(Work instructions):
Below are the entries; set down each of them exactly.

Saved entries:
----

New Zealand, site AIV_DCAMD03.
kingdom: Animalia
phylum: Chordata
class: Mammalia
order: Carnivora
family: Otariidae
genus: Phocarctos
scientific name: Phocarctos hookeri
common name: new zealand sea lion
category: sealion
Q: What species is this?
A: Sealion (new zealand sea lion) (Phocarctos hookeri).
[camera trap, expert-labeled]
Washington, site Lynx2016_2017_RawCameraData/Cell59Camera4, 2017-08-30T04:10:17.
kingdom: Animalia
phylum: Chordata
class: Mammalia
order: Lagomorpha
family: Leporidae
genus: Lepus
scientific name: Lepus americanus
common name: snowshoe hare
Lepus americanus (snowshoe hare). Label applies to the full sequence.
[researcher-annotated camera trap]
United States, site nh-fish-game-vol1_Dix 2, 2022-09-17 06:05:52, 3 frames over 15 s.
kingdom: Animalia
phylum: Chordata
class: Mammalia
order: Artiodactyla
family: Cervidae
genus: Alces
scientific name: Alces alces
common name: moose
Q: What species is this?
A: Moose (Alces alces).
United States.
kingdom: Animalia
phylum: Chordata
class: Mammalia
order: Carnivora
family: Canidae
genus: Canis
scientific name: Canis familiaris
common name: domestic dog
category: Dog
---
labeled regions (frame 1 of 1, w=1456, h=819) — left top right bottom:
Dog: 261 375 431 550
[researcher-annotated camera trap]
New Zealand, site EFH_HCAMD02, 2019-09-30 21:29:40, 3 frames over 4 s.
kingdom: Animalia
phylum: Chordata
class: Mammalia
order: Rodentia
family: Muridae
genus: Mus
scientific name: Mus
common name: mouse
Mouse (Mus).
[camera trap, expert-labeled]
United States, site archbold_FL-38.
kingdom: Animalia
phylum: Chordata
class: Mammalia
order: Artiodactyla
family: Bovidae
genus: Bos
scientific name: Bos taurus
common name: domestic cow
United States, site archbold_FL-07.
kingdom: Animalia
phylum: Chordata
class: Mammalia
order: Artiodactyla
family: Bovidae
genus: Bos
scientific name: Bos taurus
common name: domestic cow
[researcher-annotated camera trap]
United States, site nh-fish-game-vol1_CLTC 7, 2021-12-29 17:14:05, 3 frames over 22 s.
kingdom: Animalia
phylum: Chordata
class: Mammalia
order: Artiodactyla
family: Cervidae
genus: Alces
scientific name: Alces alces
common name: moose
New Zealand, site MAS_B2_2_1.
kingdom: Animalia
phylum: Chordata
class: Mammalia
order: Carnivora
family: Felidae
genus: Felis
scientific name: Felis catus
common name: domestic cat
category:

----

(Response area):
New Zealand, site AIV_DCAMD03.
kingdom: Animalia
phylum: Chordata
class: Mammalia
order: Carnivora
family: Otariidae
genus: Phocarctos
scientific name: Phocarctos hookeri
common name: new zealand sea lion
category: sealion
Q: What species is this?
A: Sealion (new zealand sea lion) (Phocarctos hookeri).
[camera trap, expert-labeled]
Washington, site Lynx2016_2017_RawCameraData/Cell59Camera4, 2017-08-30T04:10:17.
kingdom: Animalia
phylum: Chordata
class: Mammalia
order: Lagomorpha
family: Leporidae
genus: Lepus
scientific name: Lepus americanus
common name: snowshoe hare
Lepus americanus (snowshoe hare). Label applies to the full sequence.
[researcher-annotated camera trap]
United States, site nh-fish-game-vol1_Dix 2, 2022-09-17 06:05:52, 3 frames over 15 s.
kingdom: Animalia
phylum: Chordata
class: Mammalia
order: Artiodactyla
family: Cervidae
genus: Alces
scientific name: Alces alces
common name: moose
Q: What species is this?
A: Moose (Alces alces).
United States.
kingdom: Animalia
phylum: Chordata
class: Mammalia
order: Carnivora
family: Canidae
genus: Canis
scientific name: Canis familiaris
common name: domestic dog
category: Dog
---
labeled regions (frame 1 of 1, w=1456, h=819) — left top right bottom:
Dog: 261 375 431 550
[researcher-annotated camera trap]
New Zealand, site EFH_HCAMD02, 2019-09-30 21:29:40, 3 frames over 4 s.
kingdom: Animalia
phylum: Chordata
class: Mammalia
order: Rodentia
family: Muridae
genus: Mus
scientific name: Mus
common name: mouse
Mouse (Mus).
[camera trap, expert-labeled]
United States, site archbold_FL-38.
kingdom: Animalia
phylum: Chordata
class: Mammalia
order: Artiodactyla
family: Bovidae
genus: Bos
scientific name: Bos taurus
common name: domestic cow
United States, site archbold_FL-07.
kingdom: Animalia
phylum: Chordata
class: Mammalia
order: Artiodactyla
family: Bovidae
genus: Bos
scientific name: Bos taurus
common name: domestic cow
[researcher-annotated camera trap]
United States, site nh-fish-game-vol1_CLTC 7, 2021-12-29 17:14:05, 3 frames over 22 s.
kingdom: Animalia
phylum: Chordata
class: Mammalia
order: Artiodactyla
family: Cervidae
genus: Alces
scientific name: Alces alces
common name: moose
New Zealand, site MAS_B2_2_1.
kingdom: Animalia
phylum: Chordata
class: Mammalia
order: Carnivora
family: Felidae
genus: Felis
scientific name: Felis catus
common name: domestic cat
category:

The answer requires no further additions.